DENVER — The 2012 elections mean a lot of things to a lot of people, communities and industries, and retail pharmacy is no exception.
In his speech Monday morning during the second business program at the National Association of Chain Drug Stores' 2012 Pharmacy and Technology Conference in Denver, NACDS president and CEO Steve Anderson talked about the November presidential and congressional elections and what the industry his organization represents has in store as it prepares to mark its 80th anniversary next year. “Amid all of this, one bet seems pretty solid: Things are going to get even more nasty as we head down to the wire and into next year,” Anderson said. “I saw one report that the new Congress could be one of the least-experienced in decades, with about 155 members with less than four years' experience, with stronger partisanship and less willingness to compromise.”
The elections were just one of the external forces and dynamics that will affect the industry. Another was whether states would accept the Medicaid expansion that is part of the Patient Protection and Affordable Care Act, a key provision of which, the individual mandate to have health coverage, the Supreme Court recently upheld as constitutional. “Some think that even the governors who say they won't participate are really going to have to think twice,” Anderson said.
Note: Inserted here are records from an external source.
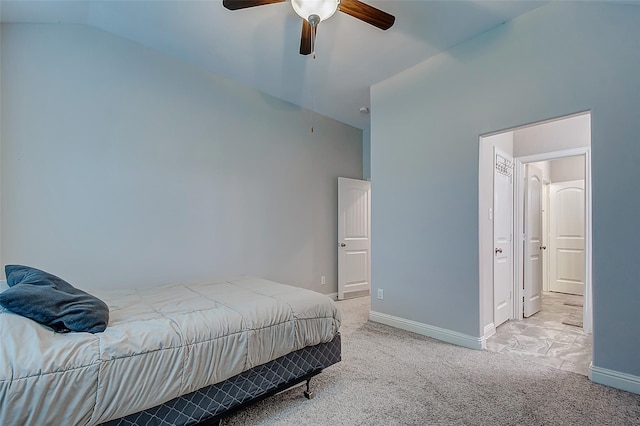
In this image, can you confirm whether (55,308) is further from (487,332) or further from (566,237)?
(566,237)

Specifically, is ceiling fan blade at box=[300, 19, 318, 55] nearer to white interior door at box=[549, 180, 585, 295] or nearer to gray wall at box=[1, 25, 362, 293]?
gray wall at box=[1, 25, 362, 293]

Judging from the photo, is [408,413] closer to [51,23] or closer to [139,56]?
[139,56]

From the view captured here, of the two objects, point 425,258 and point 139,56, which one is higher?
point 139,56

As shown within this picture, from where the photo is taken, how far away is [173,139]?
3.26 m

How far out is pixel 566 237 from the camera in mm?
5402

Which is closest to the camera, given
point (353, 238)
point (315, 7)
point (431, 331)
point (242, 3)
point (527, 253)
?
point (315, 7)

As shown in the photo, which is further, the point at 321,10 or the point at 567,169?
the point at 567,169

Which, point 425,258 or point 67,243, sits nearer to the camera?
point 67,243

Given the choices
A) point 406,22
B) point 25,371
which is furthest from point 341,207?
point 25,371

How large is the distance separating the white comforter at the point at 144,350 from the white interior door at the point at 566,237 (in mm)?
5237

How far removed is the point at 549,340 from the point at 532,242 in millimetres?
1368

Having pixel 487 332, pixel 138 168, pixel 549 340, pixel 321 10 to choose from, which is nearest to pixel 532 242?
pixel 549 340

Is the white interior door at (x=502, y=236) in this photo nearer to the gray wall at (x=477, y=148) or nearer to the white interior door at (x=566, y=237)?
the gray wall at (x=477, y=148)

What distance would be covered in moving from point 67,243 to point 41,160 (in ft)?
2.35
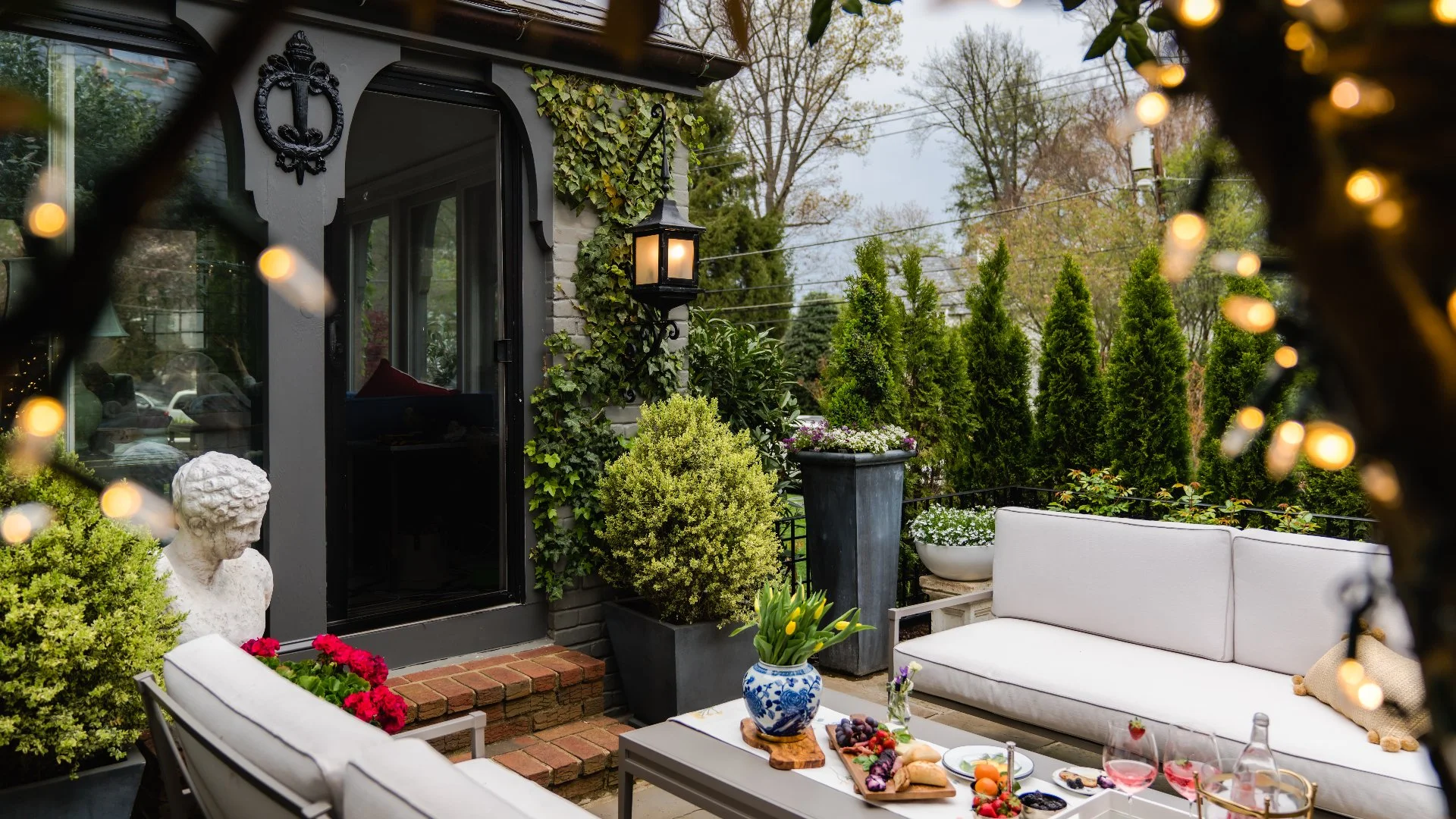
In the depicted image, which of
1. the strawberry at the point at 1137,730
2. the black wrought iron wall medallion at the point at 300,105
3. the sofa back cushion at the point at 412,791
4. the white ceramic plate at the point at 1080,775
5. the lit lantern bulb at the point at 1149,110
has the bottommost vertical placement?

The next external force was the so-called “fiscal cliff,” which Anderson called a “witches' brew” of hundreds of billions of dollars in spending cuts and tax increases that will go into effect unless action is taken in Congress due to the expiration of the Bush administration's tax cuts and the failure of the congressional super committee to reduce spending last year. Cuts to Medicare are capped at 2% and will reach $123 billion over nine years, while Medicaid is exempt from cuts, though Medicaid spending is expected to decrease by $325 billion over the same period.
“But all of this – from the election to healthcare reform to the economy – creates the operating environment for pharmacy and for every industry,” Anderson said. “Even with factors beyond our control, success still relies on true leadership. We can't change the wind, but we must adjust the sails.”
This, he said, would mean NACDS advocating that the government pursue policies favorable to patients and pharmacies, and promoting the value of pharmacy. “This focus and tenacity are necessary in the face of massive instability in our country,” Anderson said. “We face a pivotal election. We will see many new members of Congress who need to be educated on the value of pharmacy and on our crucial issues that impact their constituents and your patients.”
Anderson also touted the organization's outreach to members of Congress and the public. These have included RxImpact, which brings together retail pharmacy leadership teams to meet one-on-one with members of Congress, and RxImpact Votes, designed to encourage people in the industry to volunteer on campaigns, register to vote and turn out on election day. In addition, retail pharmacies have sought the attention of members of Congress by offering tours of drug stores that include introductions to medication therapy management and other services around medication adherence and synchronization and answering questions on drug importation, government purchasing of medications and healthcare reform. So far, 48 such events have occurred this year, Anderson said. Anderson encouraged NACDS Pharmacy and Technology Conference attendees to continue look for opportunities to host more of these types of store visits with policy makers and congressional members.
Meanwhile, NACDS Foundation president Kathleen Jaeger has created the Pharmacy Care and Patient Advocacy Department, and has appeared in numerous newspaper op-eds and on TV news programs to advocate for pharmacy, since joining NACDS in November. “We pitch her to the media as a plain-spoken pharmacist, advocate and mom who can explain complex issues,” Anderson said, noting that Jaeger lately had been raising awareness about whooping cough vaccinations.
“The people of pharmacy save lives and reduce costs,” Anderson said. “They educate the nation on how much more pharmacy care can do. And the response, from patients to policy-makers, has been extraordinary.”